On 14 February 2017 the President of the Czech Republic signed an extensive amendment to the Insolvency Act. The amendment brings significant changes to a number of aspects pertaining to insolvency proceedings, including security of con­tingent claims (including bank guarantees), the assessment of a company's insolvency and insolvency petitions, and discharge of debts. The amendment, inter alia, seeks to provide better protection against illegitimate insolvency petitions, and to clarify when a firm is actually insolvent. It will take effect at the beginning of the fourth month following publication in the Collection of Laws. As a result, it will most likely affect insol­vency proceedings from 1 July 2017.

Major changes introduced by the amendment, some of which limit the existing rights of creditors, include the following in particular:

Security on contingent claims, including claims under bank guarantees and future claims

The amendment overrides the Supreme Court’s judgment in the ELMA-THERM case. In the judgment, the Supreme Court has concluded, in the context of the then applicable Bankruptcy and Resolution Act, that a bank is not entitled to satisfaction of its claim from the collateral of the bankrupt if the bank performed in compliance with a bank guarantee only issued in favour of the bankrupt only after the declaration of bankruptcy, although the pledge securing the bank guarantee had been entered in the Land Register before bankruptcy was declared. The intention of the legislature was to ensure that a bank or any other person performing under a bank or financial guarantee following the initiation of insolvency proceedings be considered a secured creditor on condition that the right to satisfaction from the security of a recourse claim against a debtor was entered in the Land Register before the commencement of the insolvency proceedings. Similarly, this rule is to apply to secured future claims arising after the initiation of insolvency proceedings.

Assessment of insolvency

The amendment extends the current definition of insolvency as inability to pay debts by an entrepreneur keeping accounts by introducing a 'liquidity gap', which is the difference between the amount of the outstanding debts and the amount of disposable income. An entrepreneur is not considered insolvent if the liquidity gap is lower than one tenth of his outstanding debts over a relevant period.

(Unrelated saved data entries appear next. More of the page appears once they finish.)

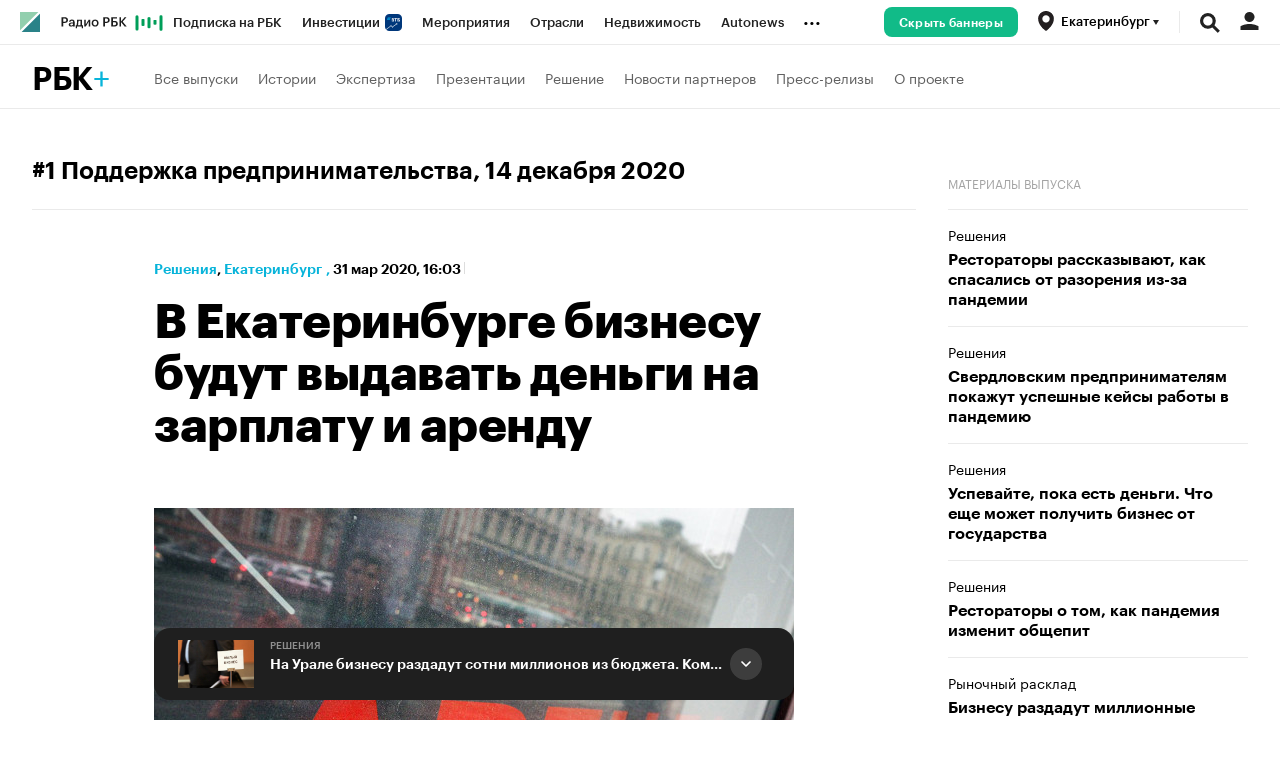

--- FILE ---
content_type: application/javascript; charset=UTF-8
request_url: https://s.rbk.ru/v3_plus_static/common/common-10.11.6/scripts/build/fn/_stickyBlock.js
body_size: 593
content:
!function t(i,e,n){function o(r,c){if(!e[r]){if(!i[r]){var l="function"==typeof require&&require;if(!c&&l)return l(r,!0);if(s)return s(r,!0);var u=new Error("Cannot find module '"+r+"'");throw u.code="MODULE_NOT_FOUND",u}var d=e[r]={exports:{}};i[r][0].call(d.exports,(function(t){return o(i[r][1][t]||t)}),d,d.exports,t,i,e,n)}return e[r].exports}for(var s="function"==typeof require&&require,r=0;r<n.length;r++)o(n[r]);return o}({1:[function(t,i,e){RA.fn.stickyBlock=t("repo/sticky-block/main")},{"repo/sticky-block/main":2}],2:[function(t,i,e){let n,o;function s(){n.style.width=o.offsetWidth+"px"}function r(){const t=window.scrollY,i=n.getBoundingClientRect(),e=o.getBoundingClientRect();let s;if(t<0)return;this.y&&(s=this.y<t),this.y!==t&&(this.y||n.classList.remove("scroll-dir-undefined"),n.classList.toggle("scroll-dir-down",s),n.classList.toggle("scroll-dir-up",!s));const r=i.top<=e.top;r!==this.stickyTopOut&&(n.classList.toggle("sticky-top-out",r),n.classList.toggle("sticky-top-in",!r)),n.classList.toggle("stuck",i.top+i.height<window.innerHeight),n.classList.toggle("stuck-plus-height",e.top+e.height-i.height<window.innerHeight),n.classList.toggle("stuck-plus-height-2",e.top+e.height-2*i.height<window.innerHeight),this.stickyTopOut=r,this.y=t,this.dir=s}i.exports={init:function(t){t&&(n=t,o=t.parentNode,n.classList.add("scroll-dir-undefined"),r(),s(),window.addEventListener("scroll",r),window.addEventListener("resize",s))},destroy:function(){window.removeEventListener("scroll",r)}}},{}]},{},[1]);

--- FILE ---
content_type: application/javascript; charset=UTF-8
request_url: https://s.rbk.ru/v3_plus_static/rbcplus-3.0.47/scripts/build/_main.js
body_size: 1695
content:
!function e(t,n,a){function i(o,p){if(!n[o]){if(!t[o]){var s="function"==typeof require&&require;if(!p&&s)return s(o,!0);if(r)return r(o,!0);var l=new Error("Cannot find module '"+o+"'");throw l.code="MODULE_NOT_FOUND",l}var u=n[o]={exports:{}};t[o][0].call(u.exports,(function(e){return i(t[o][1][e]||e)}),u,u.exports,e,t,n,a)}return n[o].exports}for(var r="function"==typeof require&&require,o=0;o<a.length;o++)i(a[o]);return i}({1:[function(e,t,n){const a=e("./short-month-rus"),i=RA.helpers.getDateMskTimezone;function r(e){return e<10&&(e="0"+e),e}t.exports=function(e,t){const[n=",",o=!1]=t||[];if(!e)return"";if(e.getTime||(e=new Date(e)),isNaN(e.getTime()))return"";o||(e=i(e));const p=e.getDate()+" "+a(e,[!0]),s=e.getDate()+"."+e.getMonth()+"."+e.getFullYear(),l=r(e.getHours())+":"+r(e.getMinutes()),u=o?new Date:i(),c=u.getDate()+"."+u.getMonth()+"."+u.getFullYear(),g=new Date(u.valueOf()-864e5).getDate()+"."+e.getMonth()+"."+e.getFullYear();return s===c?l:s===g?"Вчера, "+l:p+n+" "+l}},{"./short-month-rus":2}],2:[function(e,t,n){const a=RA.helpers.getDateMskTimezone;t.exports=function(e,t){const n=!(!t||!t[0]);return e?("now"===e?e=new Date:e.getTime||(e=new Date(e)),isNaN(e.getTime())?"":(n||(e=a(e)),["янв","фев","мар","апр","мая","июн","июл","авг","сен","окт","ноя","дек"][e.getMonth()]||"")):""}},{}],3:[function(e,t,n){const a=RA.helpers.getDateMskTimezone;t.exports=function(e,t){const[n=!0,i=!1,r=!1,o=!1,p=!1]=t||[];if(!e)return"";if(e.getTime||(e=new Date(e)),isNaN(e.getTime()))return"";p||(e=a(e));const s=(p?new Date:a()).getFullYear(),l=e.getFullYear(),u=e.getMonth(),c=e.getDate(),g=e.getDay(),y=["января","февраля","марта","апреля","мая","июня","июля","августа","сентября","октября","ноября","декабря"];let w=c+" "+(i?y[u].substring(0,3):y[u]);return n&&s===l||(w+=" "+l),r&&(w=o?["воскресенье","понедельник","вторник","среду","четверг","пятницу","субботу"][g]+", "+w:["воскресенье","понедельник","вторник","среда","четверг","пятница","суббота"][g]+", "+w),w}},{}],4:[function(e,t,n){t.exports=Twig.twig({id:"@app/views/public/blocks/banners/tgb/base.html",data:[{type:"logic",token:{type:"Twig.logic.type.if",stack:[{type:"Twig.expression.type.variable",value:"link",match:["link"]}],output:[{type:"raw",value:'    <a target="_blank" href="'},{type:"output",stack:[{type:"Twig.expression.type.variable",value:"link",match:["link"]}]},{type:"raw",value:'" class="banners__tgb__link">\n        '},{type:"logic",token:{type:"Twig.logic.type.if",stack:[{type:"Twig.expression.type.variable",value:"image",match:["image"]}],output:[{type:"raw",value:'            <img src="'},{type:"output",stack:[{type:"Twig.expression.type.variable",value:"image",match:["image"]}]},{type:"raw",value:'" class="banners__tgb__img" loading="lazy" alt=""/>\n        '}]}},{type:"raw",value:'        <span class="banners__tgb__description">\n            '},{type:"logic",token:{type:"Twig.logic.type.if",stack:[{type:"Twig.expression.type.variable",value:"title",match:["title"]}],output:[{type:"raw",value:'                <span class="banners__tgb__title">'},{type:"output",stack:[{type:"Twig.expression.type.variable",value:"title",match:["title"]}]},{type:"raw",value:"</span>\n            "}]}},{type:"raw",value:"            "},{type:"logic",token:{type:"Twig.logic.type.if",stack:[{type:"Twig.expression.type.variable",value:"text",match:["text"]}],output:[{type:"raw",value:'                <span class="banners__tgb__text">\n                    '},{type:"output",stack:[{type:"Twig.expression.type.variable",value:"text",match:["text"]}]},{type:"raw",value:"\n                    "},{type:"logic",token:{type:"Twig.logic.type.if",stack:[{type:"Twig.expression.type.variable",value:"price",match:["price"]}],output:[{type:"raw",value:'                        <span class="banners__tgb__price">'},{type:"output",stack:[{type:"Twig.expression.type.variable",value:"price",match:["price"]}]},{type:"raw",value:"</span>\n                    "}]}},{type:"raw",value:"                    "},{type:"logic",token:{type:"Twig.logic.type.if",stack:[{type:"Twig.expression.type.variable",value:"phone",match:["phone"]}],output:[{type:"raw",value:'                        <span class="banners__tgb__phone">'},{type:"output",stack:[{type:"Twig.expression.type.variable",value:"phone",match:["phone"]}]},{type:"raw",value:"</span>\n                    "}]}},{type:"raw",value:"                </span>\n            "}]}},{type:"raw",value:"        </span>\n    </a>\n"}]}}],precompiled:!0,allowInlineIncludes:!0,autoescape:!1})},{}],5:[function(e,t,n){RA.repo.tgb=e("repo/tgb/main");const a=e("vendor/twig/filters/main");for(const e in a)window.Twig.extendFilter(e,a[e]);const i=e("widgets/main.js");i&&i.init&&"function"==typeof i.init&&i.init()},{"repo/tgb/main":6,"vendor/twig/filters/main":7,"widgets/main.js":8}],6:[function(e,t,n){var a;t.exports=(a=e("blocks/banners/tgb/base.html"),{base:function(e){return a.render(e)}})},{"blocks/banners/tgb/base.html":4}],7:[function(e,t,n){t.exports={date_full:e("vendor/twig/filters/date-full"),spell_date:e("vendor/twig/filters/spell-date")}},{"vendor/twig/filters/date-full":1,"vendor/twig/filters/spell-date":3}],8:[function(e,t,n){const a=e("./regionRedirect/main");t.exports={init:function(){!0===a.shouldRun()&&a.init()}}},{"./regionRedirect/main":9}],9:[function(e,t,n){t.exports=function(){var e,t=$(document.body);function n(){location.href!==e.url&&window.location.replace(e.url)}return{init:function(){t.on("topline:regionChoosing:yes",n)},shouldRun:function(){return!0}}}()},{}]},{},[5]);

Preliminary assessment of insolvency petitions

An insolvency petition filed by creditors will now be subject to a preliminary assessment before being published in the Insolvency Register. If there are doubts as to the reasonable- ness of the petition, the court may rule against publishing the petition in the Insolvency Register for a limited period of time.

New requirement for insolvency petitioners to substantiate their due claims

In the case of insolvency petitions filed by creditors, the insol­vency petitioner, if keeping accounts, will be obliged to substan­tiate its claim against a legal entity with the acknowledgement of a debt, including either a legalised signature of the debtor, an enforceable judgment, a notarial or execution deed sanctioning the enforcement, or a confirmation by an auditor, forensic expert or tax adviser that the claim concerned is accounted for.

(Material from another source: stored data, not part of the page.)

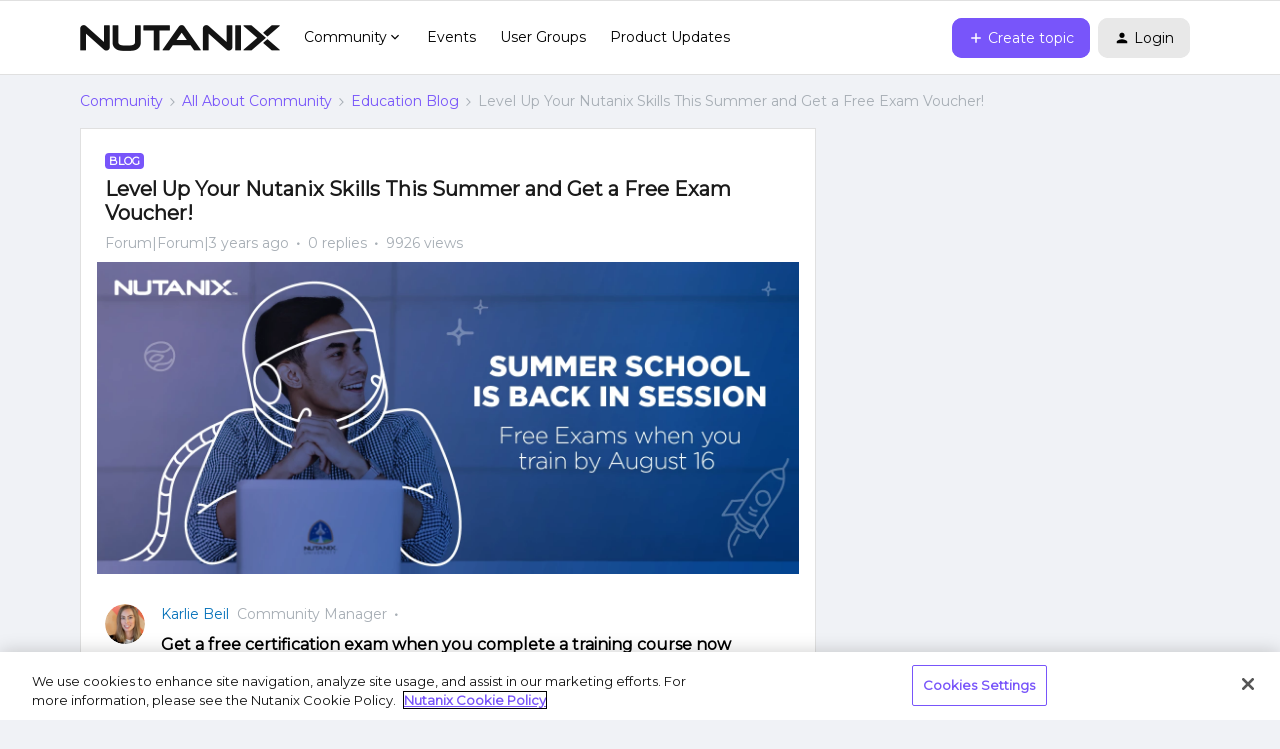

--- FILE ---
content_type: application/x-javascript
request_url: https://assets.adobedtm.com/2cd47122fe1d/d9891d7a991d/b0dd2aa520c1/RC81290c2bc802460295674596417083fe-source.min.js
body_size: 90
content:
// For license information, see `https://assets.adobedtm.com/2cd47122fe1d/d9891d7a991d/b0dd2aa520c1/RC81290c2bc802460295674596417083fe-source.js`.
_satellite.__registerScript('https://assets.adobedtm.com/2cd47122fe1d/d9891d7a991d/b0dd2aa520c1/RC81290c2bc802460295674596417083fe-source.min.js', "var setPromoClass=function(s,e){for(var a=document.getElementsByTagName(s),o=0;o<a.length;o++)a[o].href.includes(e)&&a[o].classList.add(\"promo-link\")};setPromoClass(\"a\",\"icid=\");");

Limitation of voting rights of creditors forming a holding company with the debtor

The amendment significantly limits voting rights of creditors forming a holding company with the debtor.

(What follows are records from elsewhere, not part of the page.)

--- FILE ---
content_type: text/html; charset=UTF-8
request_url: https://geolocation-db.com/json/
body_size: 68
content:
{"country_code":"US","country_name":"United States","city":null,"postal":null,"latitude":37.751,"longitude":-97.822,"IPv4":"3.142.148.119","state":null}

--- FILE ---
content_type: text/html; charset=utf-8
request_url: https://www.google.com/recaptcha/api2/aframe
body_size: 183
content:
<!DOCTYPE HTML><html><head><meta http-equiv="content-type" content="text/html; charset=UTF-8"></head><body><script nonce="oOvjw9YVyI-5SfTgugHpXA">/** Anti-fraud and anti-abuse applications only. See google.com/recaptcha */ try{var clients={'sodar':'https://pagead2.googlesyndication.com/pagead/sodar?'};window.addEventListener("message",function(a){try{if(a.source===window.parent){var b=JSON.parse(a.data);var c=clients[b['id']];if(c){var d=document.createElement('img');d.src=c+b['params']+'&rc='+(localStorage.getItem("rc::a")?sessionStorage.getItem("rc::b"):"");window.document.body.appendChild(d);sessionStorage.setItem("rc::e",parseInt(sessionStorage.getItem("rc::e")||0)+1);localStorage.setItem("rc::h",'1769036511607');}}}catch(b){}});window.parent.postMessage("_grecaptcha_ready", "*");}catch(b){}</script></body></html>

Requirement to state the beneficial owner of a creditor of an assigned claim

A creditor which has acquired a claim in the last 6 months before or after the commencement of insolvency proceedings will be required to provide information about his beneficial owner.

Comprehensive changes affecting discharge of debts

One of the numerous changes brought by the amendment is that a removal of an appointed insolvency trustee will be more difficult for creditors. Also, no creditors' meeting will be held during the process of discharge of debts, unless a qualified majority of the creditors insist on holding the meeting. The debtor may no longer generally prepare a petition for discharge of debts himself, but rather, must authorise mainly an attorney or an 'accredited person' to do so. An accredited person will be a holder of a special licence granted by the Ministry of Justice.